Den Rahmen für die Employee Experience setzen
Ein gut durchdachter Preboarding-Prozess schafft die Voraussetzungen für ein positives Mitarbeitererlebnis, indem er:
- Klar kommuniziert: Detaillierte Informationen über die Unternehmenskultur, Werte und Erwartungen helfen neuen Mitarbeitenden, sich informiert und wertgeschätzt zu fühlen.
- Frühzeitiges Engagement fördert: Interaktion mit zukünftigen Kolleginnen und Kollegen und die Teilnahme an Firmenveranstaltungen vor dem ersten Arbeitstag fördern das Zugehörigkeitsgefühl.
- Unterstützungsressourcen bereitstellt: Der Zugang zu Ressourcen wie FAQs, Organigrammen und rollenbezogenen Informationen kann Ängste am ersten Tag verringern.
Mit Preboarding Produktivität und Bindung steigern
Schätzungen zufolge erfolgen 20 % der Mitarbeiterfluktuationen innerhalb der ersten 45 Tage. Ein effektives Preboarding hilft Menschen, sich einzuleben und das Gefühl zu haben, die richtige Entscheidung getroffen zu haben – dies steigert Bindung und Produktivität.
Seien Sie jedoch darauf bedacht, Menschen nicht zu überfordern.

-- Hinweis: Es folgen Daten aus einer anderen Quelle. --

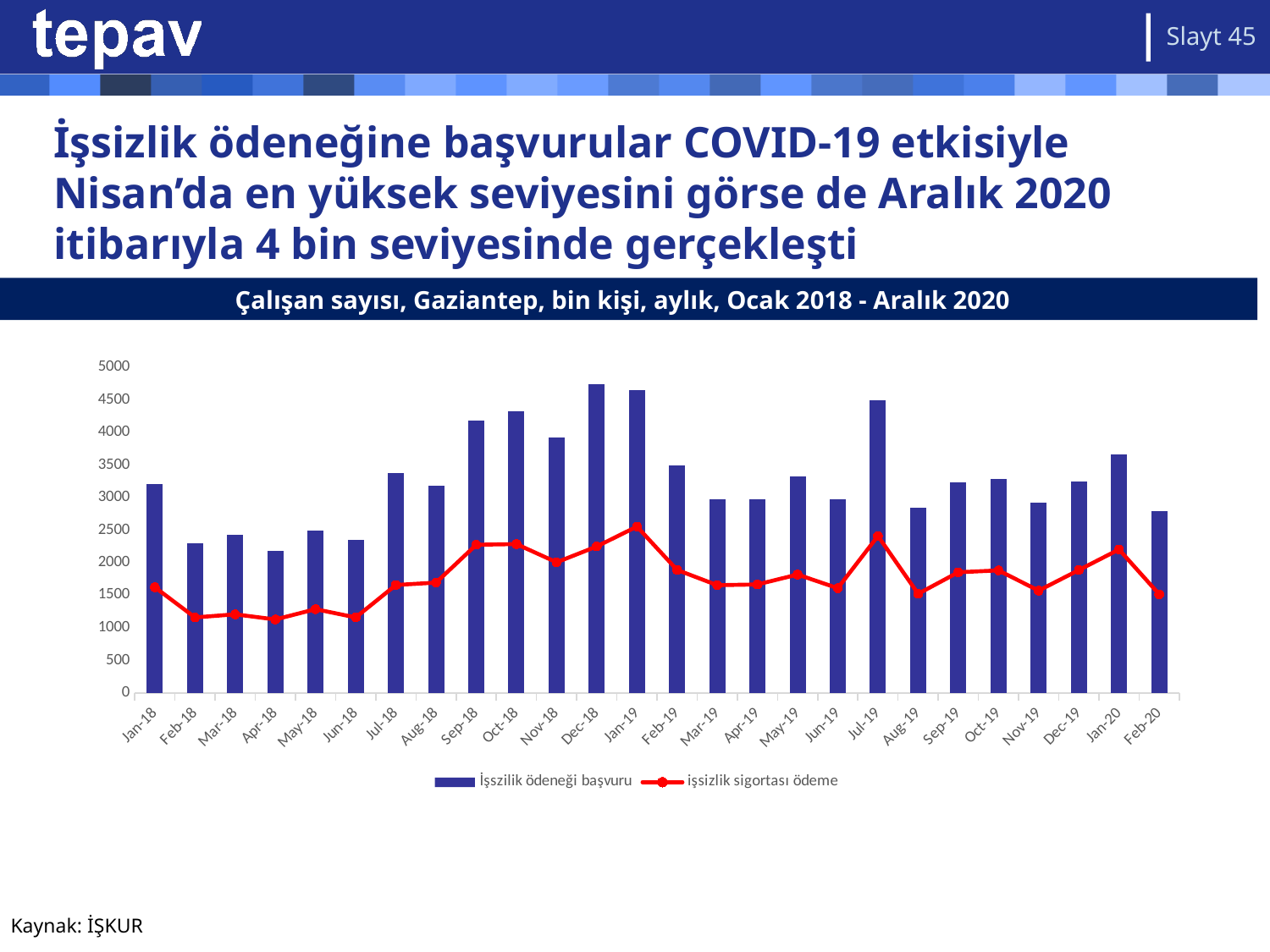
How many months are plotted along the x axis? 26 Is the İşsizlik ödeneği başvuru bar for Jul-19 greater or less than 4000? greater Do the İşsizlik ödeneği başvuru bars rise or fall from Jan-19 to Mar-19? fall Is the İşsizlik ödeneği başvuru bar for Dec-18 greater or less than 4500? greater Which series is drawn as a red line with markers? İşsizlik sigortası ödeme What kind of chart is shown on the slide? A bar chart combined with a line chart Is the İşsizlik ödeneği başvuru bar for Apr-18 greater or less than 2500? less Which series is drawn as blue bars? İşsizlik ödeneği başvuru How many series does the legend list? 2 Which is larger, the İşsizlik ödeneği başvuru bar for Jul-19 or for Aug-19? Jul-19 Which month has the highest İşsizlik sigortası ödeme value? Jan-19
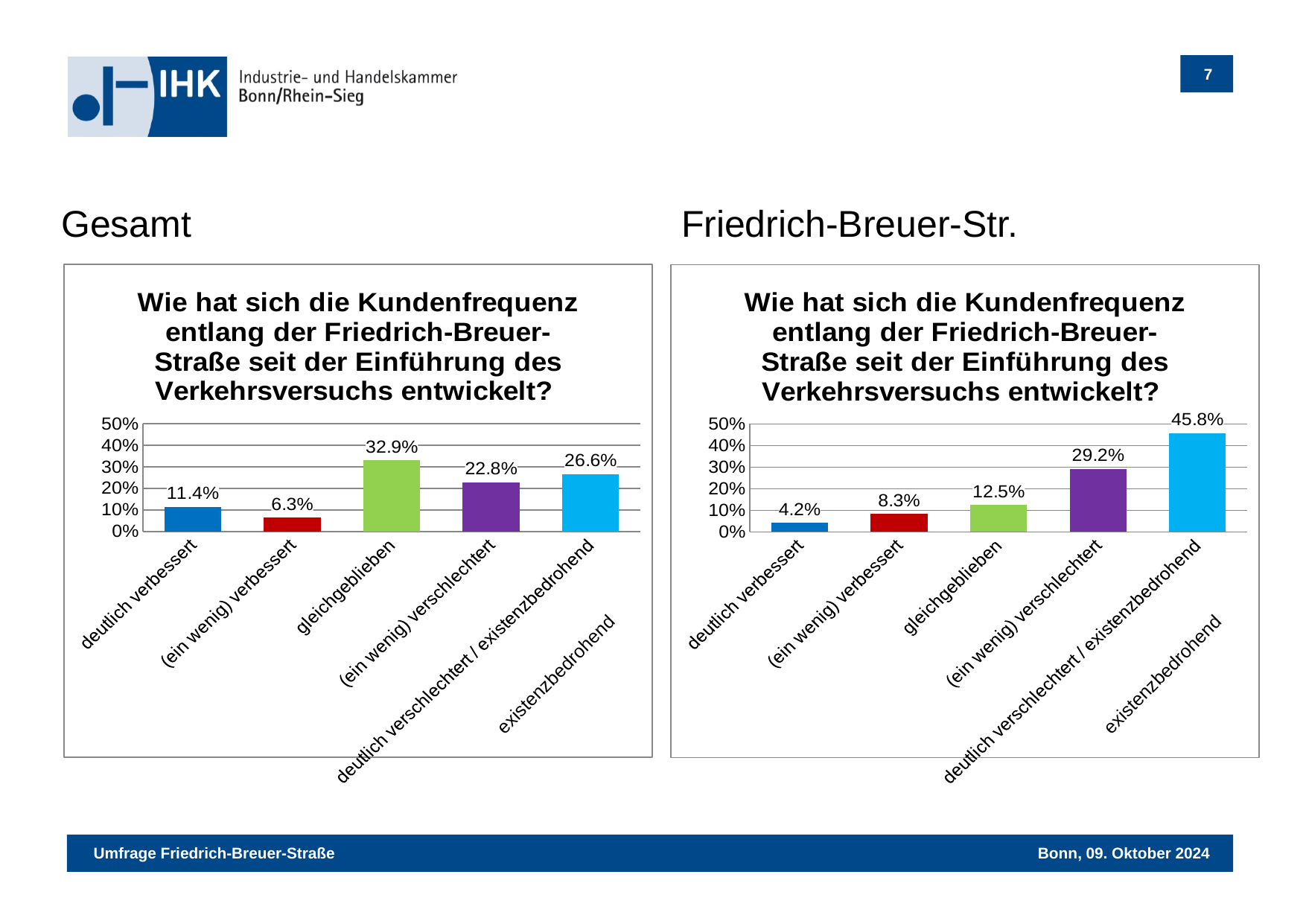
In the Friedrich-Breuer-Str. chart on the right, what is the value for deutlich verschlechtert / existenzbedrohend? 45.8% In the Gesamt chart on the left, what is the value for (ein wenig) verbessert? 6.3% In the Friedrich-Breuer-Str. chart on the right, what is the difference between the values for deutlich verschlechtert / existenzbedrohend and (ein wenig) verschlechtert? 16.6% In the Friedrich-Breuer-Str. chart on the right, what is the value for deutlich verbessert? 4.2% In the Friedrich-Breuer-Str. chart on the right, which is larger: the value for gleichgeblieben or the value for (ein wenig) verschlechtert? (ein wenig) verschlechtert In the Friedrich-Breuer-Str. chart on the right, which category has the lowest value? deutlich verbessert In the Gesamt chart on the left, what is the value for gleichgeblieben? 32.9% How many categories are shown in the Gesamt chart on the left? 5 In the Gesamt chart on the left, which category has the highest value? gleichgeblieben In the Friedrich-Breuer-Str. chart on the right, do the values rise or fall from left to right along the x axis? rise In the Gesamt chart on the left, what is the difference between the values for gleichgeblieben and deutlich verschlechtert / existenzbedrohend? 6.3% What kind of chart is the Friedrich-Breuer-Str. chart on the right? bar chart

Ihr Preboarding-Programm sollte nicht zu unbezahlter Arbeit ausarten.
Stattdessen soll es neue Mitarbeitende auf ihre Orientierungswoche vorbereiten und sie für ihre neue Rolle begeistern.
Der Schlüssel ist, ihnen alles an die Hand zu geben, was sie wissen sollten, aber sich nicht trauen oder vergessen zu fragen während eines Orientierungsprozesses, und ihnen so den Einstieg zu erleichtern und Ängste zu nehmen.
Wichtige Erkenntnisse
- Preboarding ist Teil Ihres Onboarding-Prozesses, der nach einer Zusage und vor dem ersten Arbeitstag stattfindet
- Ziel des Preboarding ist es, neue Mitarbeitende auf ihren ersten Tag vorzubereiten und sie für die Rolle und Ihr Unternehmen zu begeistern
- Effektives Preboarding sorgt dafür, dass neue Mitarbeitende schneller produktiv werden und steigert die Mitarbeiterbindung.